- **WHAT IS NEEDED**
Return the data that follows exactly as it appears. Pictures do not belong in the copy.

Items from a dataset
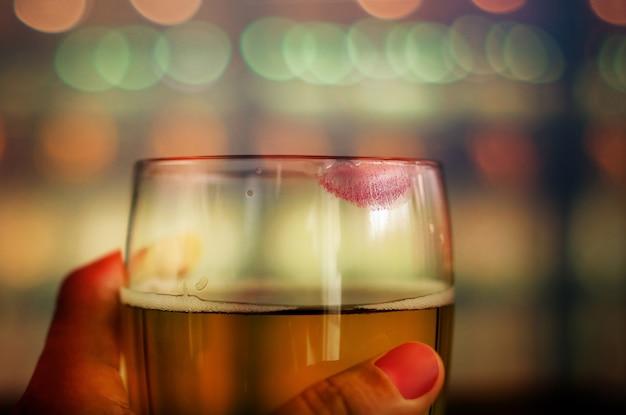 Kobieta pije piwnego pojęcie. szklanka piwa z marką red lipstick. kobiecy nastrój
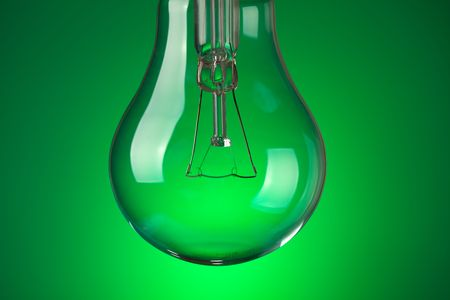 photo shot of detail of light bulb on green background Stock Photo - 6509883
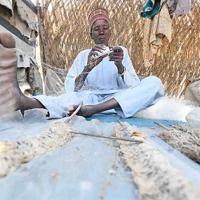 ボルノ州東部のカメルーン国境近くにある避難民キャンプで、網の手入れをする漁師のブカル・ウスマンさん(65)。チャド湖周辺に住んでいたが、近くの村がボコ・ハラムの襲撃に遭ったことから2016年に家族で避難した。子供の頃、チャド湖の岸辺は家のすぐ近くだったが、2016年には約50キロ離れた場所まで後退した。気候変動やカメルーンで建設されたダムの影響ではないかと考えている=2019年10月2日、山崎一輝撮影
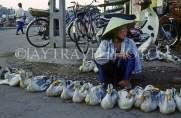 VIETNAM, Hoi An, Central Market, vendor selling ducks, VT403JPL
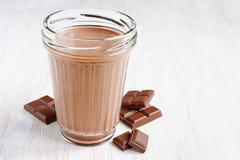 Chocolate milk with pieces of chocolate bar Stock Photo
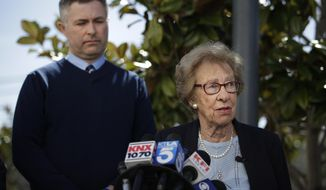 Joined by Newport Harbor High School Principal Sean Boulton, left, Eva Schloss, the stepsister of Anne Frank and a Holocaust survivor, talks to reporters during a news conference Thursday, March 7, 2019, in Newport Beach, Calif. Schloss met Thursday with Southern California high school students who were photographed giving Nazi salutes around a swastika formed by drinking cups at a party. Schloss said the students apologized for their behavior and indicated they didn't realize what it really meant. (AP Photo/Jae C. Hong)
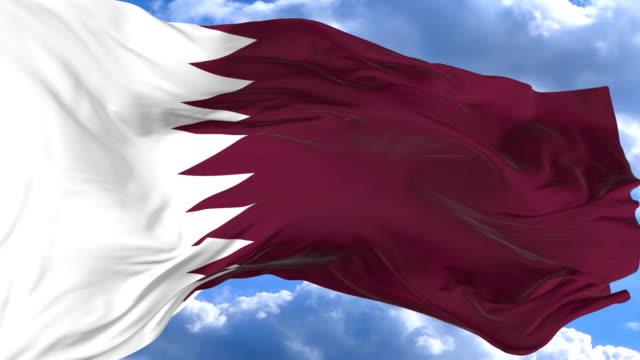 waving flag gainst the blue sky qatar - insygnia filmów i materiałów b-roll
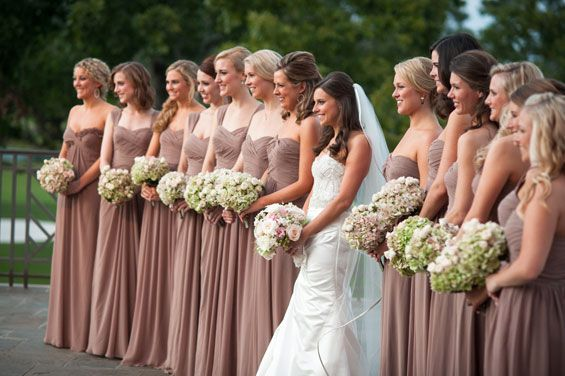 Eleven bridesmaids and two maids-of-honor wore latte floor-length dresses and held bouquets of hydrangeas and white Majolica spray roses.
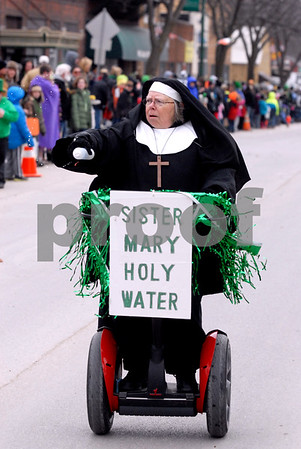 -Messenger photo by Hans Madsen<br /> <br /> Elaine Nauss, of Emmetsburg, zips along the parade route Saturday afternoon spraying water as her character Sister Mary Holy Water during the annual St. Patrick's Day Parade in Emmetsburg.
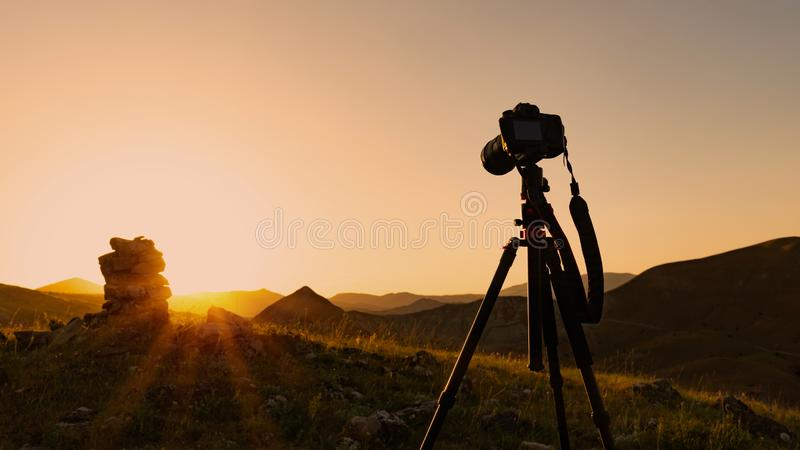 Camera on a tripod, shooting a sunset royalty free stock photos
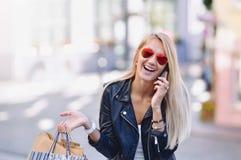 La mujer sonriente joven con los panieres habla por el teléfono portátil Fotos de archivo libres de regalías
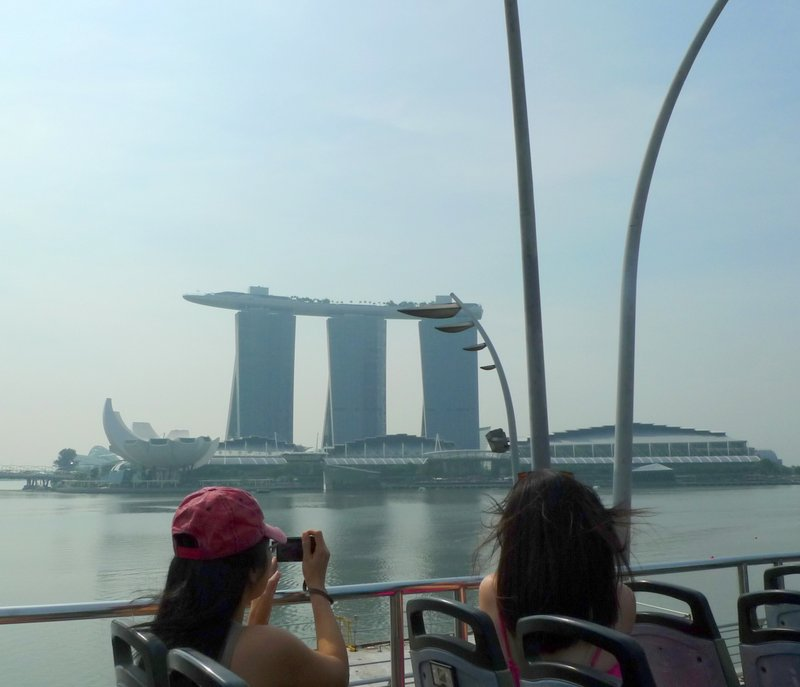 Bloggers taking photos of Marina Bay Sands from the FunVee Top Deck Bus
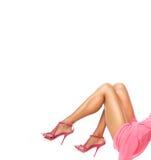 Bilden av den slanka kvinnlign lägger benen på ryggen bärande röda stilfulla skor på höga häl på vit bakgrund, trendigt skodon, l Fotografering för Bildbyråer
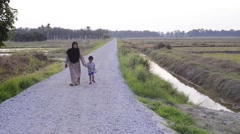 Young child and a Muslim women walking alongside paddy field during daytime. Stock Footage
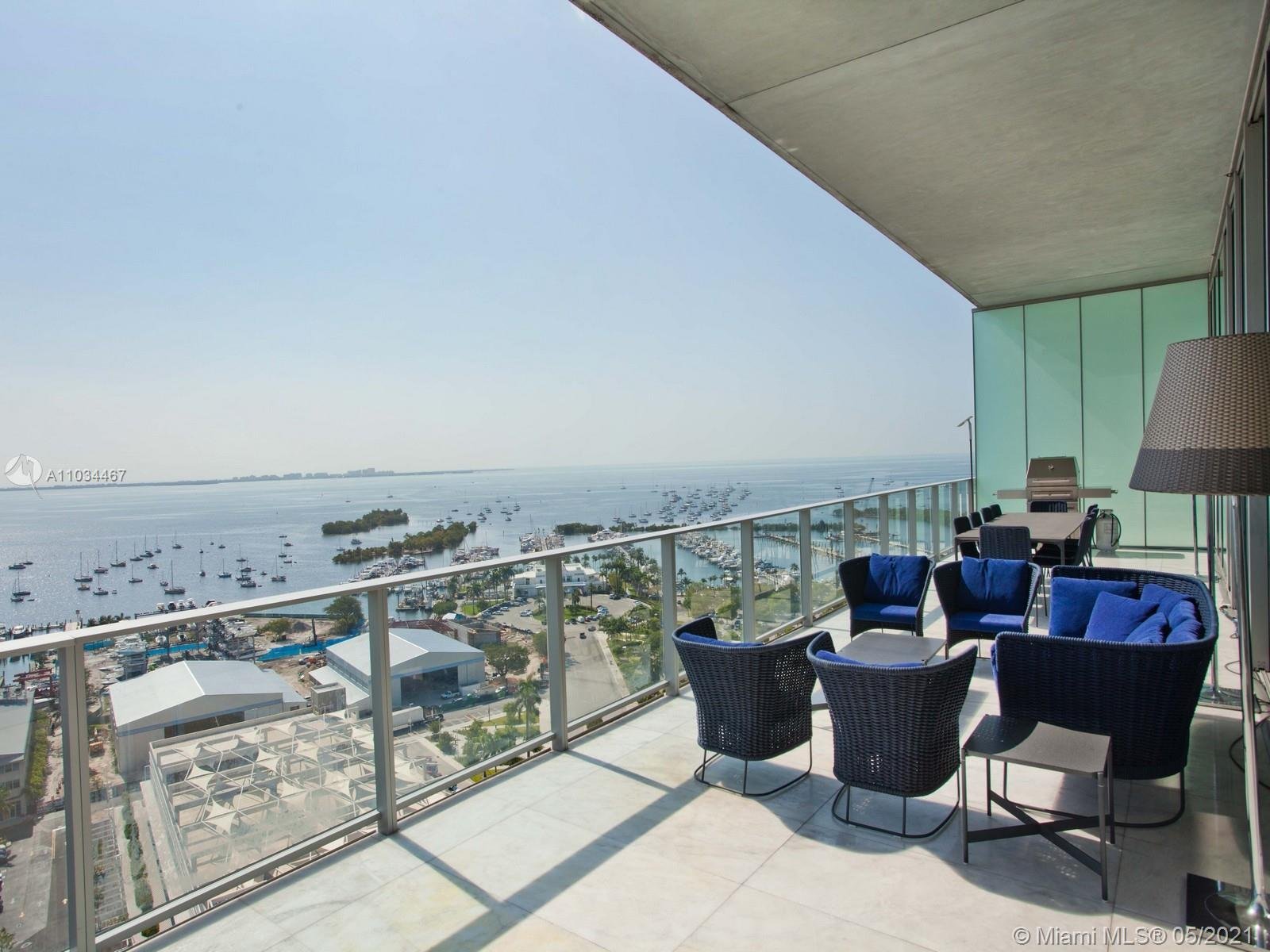 Spectacular Modern luxury condo at the Grove at Grand Bay South Tower in Historic Coconut Grove.  An iconic residence that evokes luxury. Distinctive contemporary design includes 12 foot floor to ceiling glass doors and unobstructed panoramic views of beautiful Biscayne Bay.  This 6 bedroom and 6 1/2 bathrooms unit is one of a kind, including natural light in every room and and open spacious floor plan.  Original finishes from the developer were entirely upgraded to the finest materials and craftsmanship.   Upgraded finishes includes Poggenpohl Kitchen, Sub-Zero Fridge, Freezer and Wine Cooler, Marble Bathroom floor to ceiling, Italian Cabinetry in Bathrooms, Custom Italian Library, Custom Cabinetry in Laundry, Two and half car garage with custom cabinetry and commercial resin flooring.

- **EXERCISE ANSWER**
 Kobieta pije piwnego pojęcie. szklanka piwa z marką red lipstick. kobiecy nastrój
 photo shot of detail of light bulb on green background Stock Photo - 6509883
 ボルノ州東部のカメルーン国境近くにある避難民キャンプで、網の手入れをする漁師のブカル・ウスマンさん(65)。チャド湖周辺に住んでいたが、近くの村がボコ・ハラムの襲撃に遭ったことから2016年に家族で避難した。子供の頃、チャド湖の岸辺は家のすぐ近くだったが、2016年には約50キロ離れた場所まで後退した。気候変動やカメルーンで建設されたダムの影響ではないかと考えている=2019年10月2日、山崎一輝撮影
 VIETNAM, Hoi An, Central Market, vendor selling ducks, VT403JPL
 Chocolate milk with pieces of chocolate bar Stock Photo
 Joined by Newport Harbor High School Principal Sean Boulton, left, Eva Schloss, the stepsister of Anne Frank and a Holocaust survivor, talks to reporters during a news conference Thursday, March 7, 2019, in Newport Beach, Calif. Schloss met Thursday with Southern California high school students who were photographed giving Nazi salutes around a swastika formed by drinking cups at a party. Schloss said the students apologized for their behavior and indicated they didn't realize what it really meant. (AP Photo/Jae C. Hong)
 waving flag gainst the blue sky qatar - insygnia filmów i materiałów b-roll
 Eleven bridesmaids and two maids-of-honor wore latte floor-length dresses and held bouquets of hydrangeas and white Majolica spray roses.
 -Messenger photo by Hans Madsen<br /> <br /> Elaine Nauss, of Emmetsburg, zips along the parade route Saturday afternoon spraying water as her character Sister Mary Holy Water during the annual St. Patrick's Day Parade in Emmetsburg.
 Camera on a tripod, shooting a sunset royalty free stock photos
 La mujer sonriente joven con los panieres habla por el teléfono portátil Fotos de archivo libres de regalías
 Bloggers taking photos of Marina Bay Sands from the FunVee Top Deck Bus
 Bilden av den slanka kvinnlign lägger benen på ryggen bärande röda stilfulla skor på höga häl på vit bakgrund, trendigt skodon, l Fotografering för Bildbyråer
 Young child and a Muslim women walking alongside paddy field during daytime. Stock Footage
 Spectacular Modern luxury condo at the Grove at Grand Bay South Tower in Historic Coconut Grove.  An iconic residence that evokes luxury. Distinctive contemporary design includes 12 foot floor to ceiling glass doors and unobstructed panoramic views of beautiful Biscayne Bay.  This 6 bedroom and 6 1/2 bathrooms unit is one of a kind, including natural light in every room and and open spacious floor plan.  Original finishes from the developer were entirely upgraded to the finest materials and craftsmanship.   Upgraded finishes includes Poggenpohl Kitchen, Sub-Zero Fridge, Freezer and Wine Cooler, Marble Bathroom floor to ceiling, Italian Cabinetry in Bathrooms, Custom Italian Library, Custom Cabinetry in Laundry, Two and half car garage with custom cabinetry and commercial resin flooring.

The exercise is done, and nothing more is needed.